I think the paper tigers are starting to be exposed and they had a good run for the last 10 years by being very online and making a lot of noise. But ultimately, their voices don't matter.

It really does not seem to me that Musk figured anything out. He is loosing both money and users at massive speed.
They have a higher user count than they’ve ever had breaking their own MAU records.

Advertising will come back. There’s anti-Twitter pressure campaigns and for economic reasons ad spend slowed. It’s all coming back.

He controls the worlds largest and most important megaphone. That’s priceless.

> They have a higher user count than they’ve ever had breaking their own MAU records.

Yeah, because the bots and spam area largely out of control. There is significantly much more of it them used to be. And no, ads did not went down because of pressure campaigns, but because of serious mismanagement of ad accounts.

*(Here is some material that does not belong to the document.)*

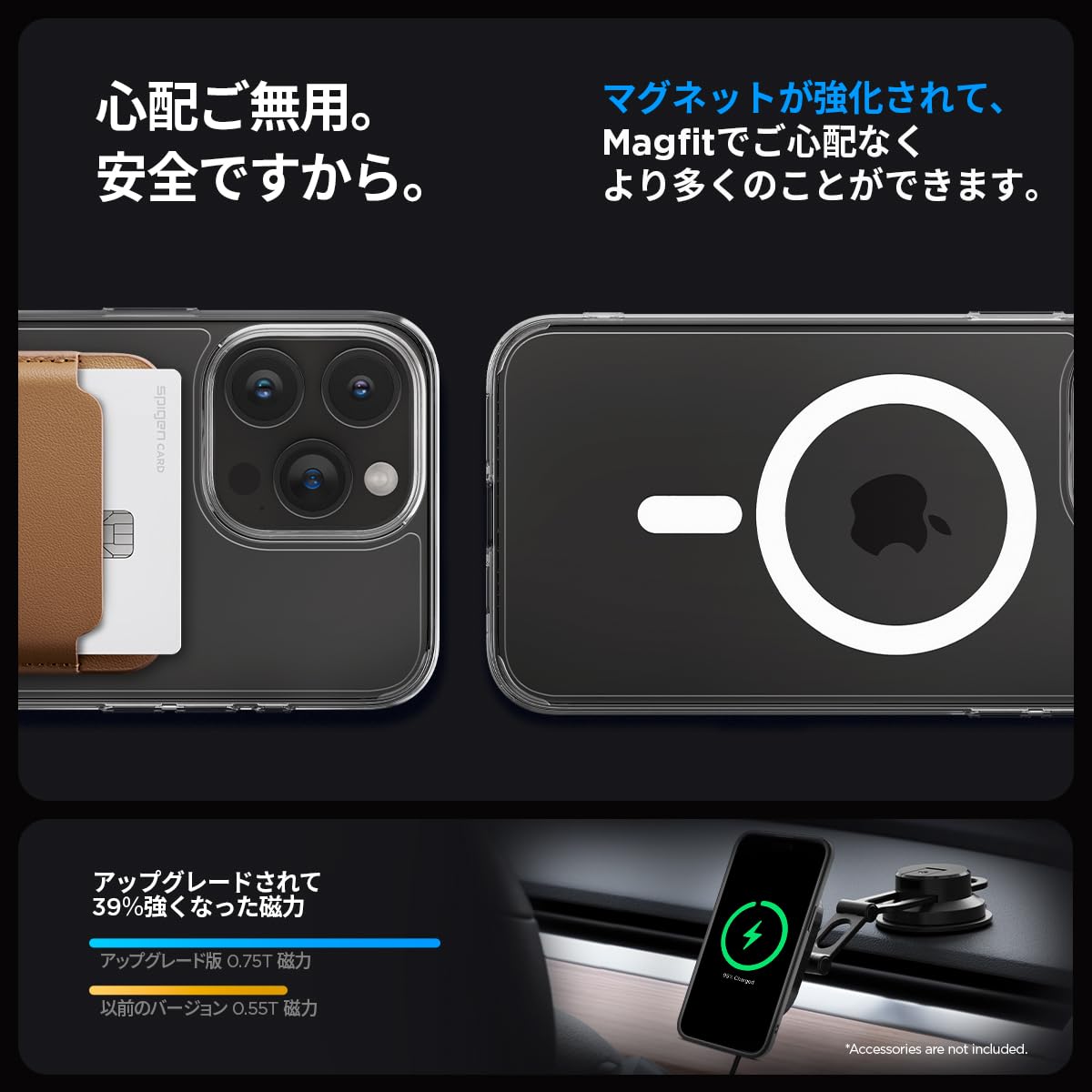 Amazon.co.jp: Spigen 【重さ29gの超軽量】 iPhone 15 Pro ケース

It’s easy to make your MAU go up when you fire all the anti-bot teams.
Why would Elon Musk care if he loses money on Twitter? His Tesla stake has gone up more in the past 4 weeks than the entire amount he personally spent on Twitter
> Why would Elon Musk care if he loses money on Twitter? His Tesla stake has gone up more in the past 4 weeks than the entire amount he personally spent on Twitter

Having another income source really does not imply he does not care about a company where he is spending most of the time.